When I came downstairs, the rice had absorbed all the milk and I put more in, along with a few tablespoons of sugar, tons of cinnamon and raisins, and let it simmer a bit longer while I sectioned oranges and peeled bananas to preface the pudding. At the table more, much more milk, cold this time, was mixed into the rice pudding in our bowls, and it was absolutely lovely. I should prepare it more often for our morning meal.
A mild morning, just hovering at 0C, overcast and very windy. Today is cleaning day so we spent hours cleaning the house, each to our separate tasks. When we were young and first married and had our very own flat in a house owned by a family friend, we divided the housework. We were only 18 at the time. Irving did the cleaning up in our bedroom-sitting room and I did the kitchen, a very small kitchen to be sure, but our very own (rental).
When we eventually bought a little bungalow of our own north of the city, things shifted a bit so that all the outdoor things that had to be done were his bailiwick and the indoor mine. We didn't really plan anything, it's just the way things worked out naturally, it seemed to us. We were both working and commuting daily from Richmond Hill where our house was, to downtown Toronto where our jobs were. Four years later our first child came along, then two others.

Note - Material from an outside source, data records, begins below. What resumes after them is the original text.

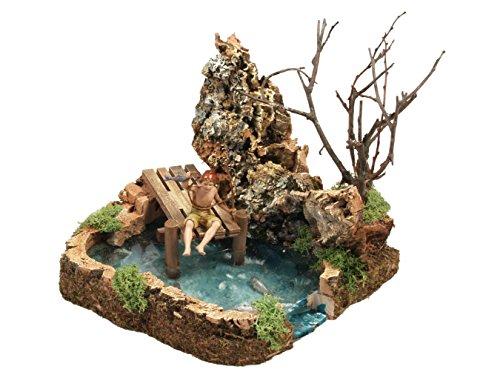 Bertoni statuetta lago con pescatore, legno, 19x 17x 18cm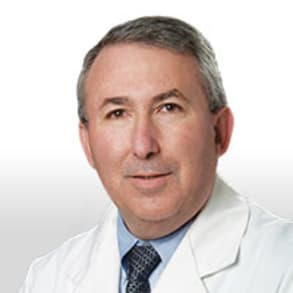 Stanley Cohen, MD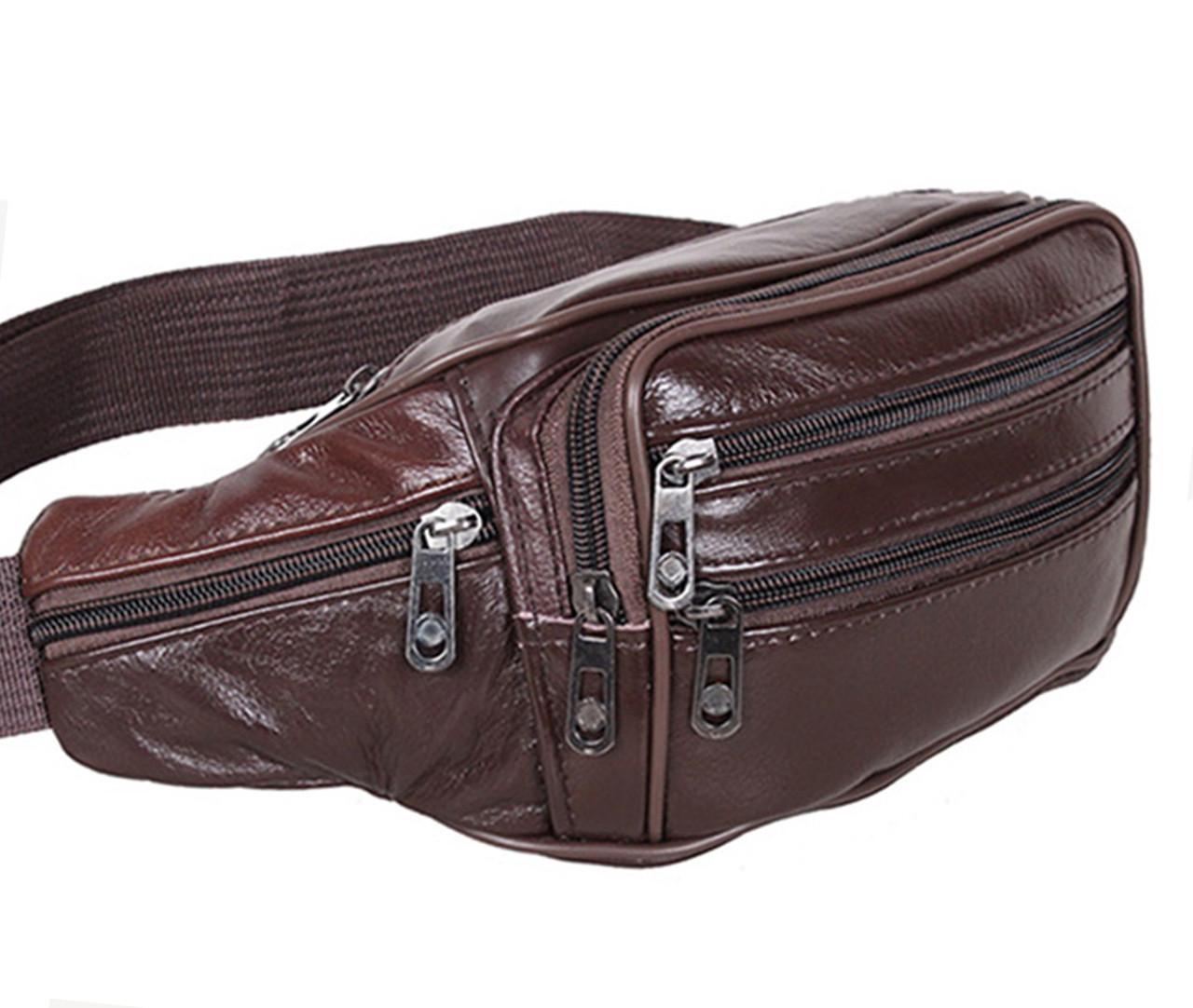 Кожаная сумка на пояс R003 коричневая поясная барсетка через плечо мужская  женская барыжка натуральная кожа ed4250fb14f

I became a stay-at-home mother, but when Irving arrived home after work we still shared things that had to be done, mostly relating to the children; changing diapers, bathing them, playing with them. Now we share our attention between two little poodles. Speaking of which, little Jillie was under-the-weather today, and didn't feel like having her breakfast.
Whenever we took her out to the backyard she would wend her way over piles of snow over to an Alberta spruce, and pull the needles off. Some dogs look for grass when they have upset stomachs, Jillie always preferred the small needles of an Alberta spruce and it seems to work for her. In mid-afternoon we set off for the ravine, and she was anxious enough to go.
By then the sun was full out and the temperature had dropped to -5C, the wind whipping tree masts about. Last night's rain had left puddles of melted snow close to the street catch-basins which left us wondering why at this temperature they hadn't frozen, as we skirted them. The snow that had been loose and lofty yesterday was now covered with a thin crust of ice. No complaints, it made progress on the trails in the forest more efficient.
Before we'd left the house there were a few episodes of snow flurrying in the wind. Oddly enough that snow was coming down even though the sun was blazing its way across the sky. An odd intersection of sun and snow that we occasionally see in the summer too, when sun and rain appear together in the choreographed surprise of an unexpected weather treatment.
Because of the rain having melted some of the snowpack, the creek was fully open and burbling its businesslike way downstream, swollen from the melting snowpack. All was still, otherwise. No one else out on the trails but ourselves; the entire ravine at our appreciative disposal. Jackie and Jillie feel that to be the natural order of things.
When we arrived back home Jillie felt quite recovered and was anxious to have her afternoon treat. Today that consisted of cut-up green beans, red bell pepper, halved grape tomatoes and strawberries; colourful and absolutely to their liking. It was all gone in a snap. And to celebrate that all's well, brother and sister chased one another around the house until it was nap-time.